--- START RECORDS SUPPLIED ---

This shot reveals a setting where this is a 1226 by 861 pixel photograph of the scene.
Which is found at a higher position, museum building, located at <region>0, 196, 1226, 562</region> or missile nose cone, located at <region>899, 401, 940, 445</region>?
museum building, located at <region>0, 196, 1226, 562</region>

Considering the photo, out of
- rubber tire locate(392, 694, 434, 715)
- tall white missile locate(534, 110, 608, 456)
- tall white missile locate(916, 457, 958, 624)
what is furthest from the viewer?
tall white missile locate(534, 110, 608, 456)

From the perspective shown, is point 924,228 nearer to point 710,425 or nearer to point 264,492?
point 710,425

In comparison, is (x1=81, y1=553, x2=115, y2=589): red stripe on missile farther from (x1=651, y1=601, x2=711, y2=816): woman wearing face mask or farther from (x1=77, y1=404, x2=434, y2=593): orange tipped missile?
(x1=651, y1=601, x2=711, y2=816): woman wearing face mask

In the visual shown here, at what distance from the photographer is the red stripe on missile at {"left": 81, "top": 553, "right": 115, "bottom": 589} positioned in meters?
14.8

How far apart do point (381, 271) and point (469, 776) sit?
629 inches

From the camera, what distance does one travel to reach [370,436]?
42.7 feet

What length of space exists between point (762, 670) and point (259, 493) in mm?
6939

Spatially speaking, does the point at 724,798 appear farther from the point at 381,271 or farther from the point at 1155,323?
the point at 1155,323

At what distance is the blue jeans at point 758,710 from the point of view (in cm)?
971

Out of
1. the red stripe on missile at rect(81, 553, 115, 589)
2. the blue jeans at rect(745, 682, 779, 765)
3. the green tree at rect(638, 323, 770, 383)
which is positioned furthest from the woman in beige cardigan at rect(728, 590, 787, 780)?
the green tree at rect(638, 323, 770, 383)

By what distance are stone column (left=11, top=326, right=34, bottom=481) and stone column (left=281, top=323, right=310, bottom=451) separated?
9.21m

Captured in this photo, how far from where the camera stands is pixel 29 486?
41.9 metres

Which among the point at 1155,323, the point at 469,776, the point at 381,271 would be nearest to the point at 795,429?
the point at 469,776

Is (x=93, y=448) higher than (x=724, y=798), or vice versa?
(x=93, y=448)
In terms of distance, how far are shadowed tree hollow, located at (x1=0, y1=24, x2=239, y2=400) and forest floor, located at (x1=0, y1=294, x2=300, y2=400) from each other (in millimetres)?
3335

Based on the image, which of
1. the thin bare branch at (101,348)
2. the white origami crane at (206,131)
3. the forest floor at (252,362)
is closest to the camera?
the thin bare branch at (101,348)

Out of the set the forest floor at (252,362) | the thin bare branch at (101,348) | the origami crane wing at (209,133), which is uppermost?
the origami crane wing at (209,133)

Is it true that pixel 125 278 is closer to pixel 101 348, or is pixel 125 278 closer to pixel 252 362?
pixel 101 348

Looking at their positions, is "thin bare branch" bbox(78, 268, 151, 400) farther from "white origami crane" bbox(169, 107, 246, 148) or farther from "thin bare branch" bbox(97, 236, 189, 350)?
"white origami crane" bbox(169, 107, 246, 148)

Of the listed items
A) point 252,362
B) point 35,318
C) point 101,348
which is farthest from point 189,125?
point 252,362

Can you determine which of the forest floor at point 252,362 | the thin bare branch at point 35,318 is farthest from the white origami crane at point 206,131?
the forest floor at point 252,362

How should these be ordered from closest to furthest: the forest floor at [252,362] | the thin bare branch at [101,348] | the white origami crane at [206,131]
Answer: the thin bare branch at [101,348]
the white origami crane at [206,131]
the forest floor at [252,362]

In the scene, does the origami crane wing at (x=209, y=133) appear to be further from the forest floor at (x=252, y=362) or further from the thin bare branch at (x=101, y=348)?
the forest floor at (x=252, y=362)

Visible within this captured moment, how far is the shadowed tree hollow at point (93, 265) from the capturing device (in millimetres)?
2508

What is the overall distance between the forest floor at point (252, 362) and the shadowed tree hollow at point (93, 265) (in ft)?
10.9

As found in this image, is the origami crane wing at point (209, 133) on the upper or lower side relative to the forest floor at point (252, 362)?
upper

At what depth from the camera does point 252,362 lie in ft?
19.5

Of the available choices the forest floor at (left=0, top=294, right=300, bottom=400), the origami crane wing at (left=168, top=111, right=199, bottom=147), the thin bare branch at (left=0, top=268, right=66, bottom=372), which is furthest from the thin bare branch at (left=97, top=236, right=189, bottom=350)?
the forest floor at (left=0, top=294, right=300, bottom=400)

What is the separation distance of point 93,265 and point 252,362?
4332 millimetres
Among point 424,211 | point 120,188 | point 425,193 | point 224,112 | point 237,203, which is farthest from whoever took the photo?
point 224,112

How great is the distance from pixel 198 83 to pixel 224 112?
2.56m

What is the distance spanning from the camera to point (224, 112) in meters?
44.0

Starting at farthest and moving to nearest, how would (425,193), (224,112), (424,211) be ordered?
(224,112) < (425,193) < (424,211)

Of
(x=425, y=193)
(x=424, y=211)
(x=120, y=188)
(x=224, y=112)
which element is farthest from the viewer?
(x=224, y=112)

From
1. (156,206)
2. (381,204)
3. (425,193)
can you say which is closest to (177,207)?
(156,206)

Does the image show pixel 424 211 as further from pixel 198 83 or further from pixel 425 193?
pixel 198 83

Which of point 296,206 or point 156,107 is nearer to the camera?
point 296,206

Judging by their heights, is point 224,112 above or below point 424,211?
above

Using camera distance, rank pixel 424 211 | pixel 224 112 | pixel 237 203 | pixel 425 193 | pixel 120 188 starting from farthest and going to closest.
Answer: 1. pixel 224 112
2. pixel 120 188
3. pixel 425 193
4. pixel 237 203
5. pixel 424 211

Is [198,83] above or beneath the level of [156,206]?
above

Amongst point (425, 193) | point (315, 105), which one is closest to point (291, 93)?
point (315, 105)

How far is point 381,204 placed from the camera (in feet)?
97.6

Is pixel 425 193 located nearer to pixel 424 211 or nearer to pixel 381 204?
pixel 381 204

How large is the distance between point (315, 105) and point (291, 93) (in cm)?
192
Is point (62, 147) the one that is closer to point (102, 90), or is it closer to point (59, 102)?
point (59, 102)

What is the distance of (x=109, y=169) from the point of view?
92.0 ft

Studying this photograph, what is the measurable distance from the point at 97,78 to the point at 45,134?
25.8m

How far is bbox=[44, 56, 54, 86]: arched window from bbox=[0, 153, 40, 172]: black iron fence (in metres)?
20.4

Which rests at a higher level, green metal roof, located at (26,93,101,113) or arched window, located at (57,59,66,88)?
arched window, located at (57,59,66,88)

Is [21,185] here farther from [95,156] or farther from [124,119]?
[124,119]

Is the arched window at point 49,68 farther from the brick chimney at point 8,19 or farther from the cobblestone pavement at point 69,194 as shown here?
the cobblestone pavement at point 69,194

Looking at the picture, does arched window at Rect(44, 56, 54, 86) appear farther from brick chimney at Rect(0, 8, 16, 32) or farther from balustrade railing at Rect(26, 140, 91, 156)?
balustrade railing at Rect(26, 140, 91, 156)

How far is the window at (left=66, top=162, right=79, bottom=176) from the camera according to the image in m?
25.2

--- END RECORDS SUPPLIED ---

DO THIS: Turn the lines of the records from the one containing "How should these" through the one containing "(224,112) < (425,193) < (424,211)" into a JSON list of strings, one string per line, skipping blank lines.

SOLUTION TO THIS EXERCISE:
[
  "How should these be ordered from closest to furthest: the forest floor at [252,362] | the thin bare branch at [101,348] | the white origami crane at [206,131]",
  "Answer: the thin bare branch at [101,348]",
  "the white origami crane at [206,131]",
  "the forest floor at [252,362]",
  "In the scene, does the origami crane wing at (x=209, y=133) appear to be further from the forest floor at (x=252, y=362) or further from the thin bare branch at (x=101, y=348)?",
  "the forest floor at (x=252, y=362)",
  "Visible within this captured moment, how far is the shadowed tree hollow at point (93, 265) from the capturing device (in millimetres)?",
  "2508",
  "What is the overall distance between the forest floor at point (252, 362) and the shadowed tree hollow at point (93, 265) (in ft)?",
  "10.9",
  "As found in this image, is the origami crane wing at point (209, 133) on the upper or lower side relative to the forest floor at point (252, 362)?",
  "upper",
  "At what depth from the camera does point 252,362 lie in ft?",
  "19.5",
  "Of the available choices the forest floor at (left=0, top=294, right=300, bottom=400), the origami crane wing at (left=168, top=111, right=199, bottom=147), the thin bare branch at (left=0, top=268, right=66, bottom=372), which is furthest from the thin bare branch at (left=97, top=236, right=189, bottom=350)?",
  "the forest floor at (left=0, top=294, right=300, bottom=400)",
  "What is the separation distance of point 93,265 and point 252,362?",
  "4332 millimetres",
  "Among point 424,211 | point 120,188 | point 425,193 | point 224,112 | point 237,203, which is farthest from whoever took the photo?",
  "point 224,112",
  "How great is the distance from pixel 198 83 to pixel 224 112?",
  "2.56m",
  "What is the distance spanning from the camera to point (224, 112) in meters?",
  "44.0",
  "Starting at farthest and moving to nearest, how would (425,193), (224,112), (424,211) be ordered?",
  "(224,112) < (425,193) < (424,211)"
]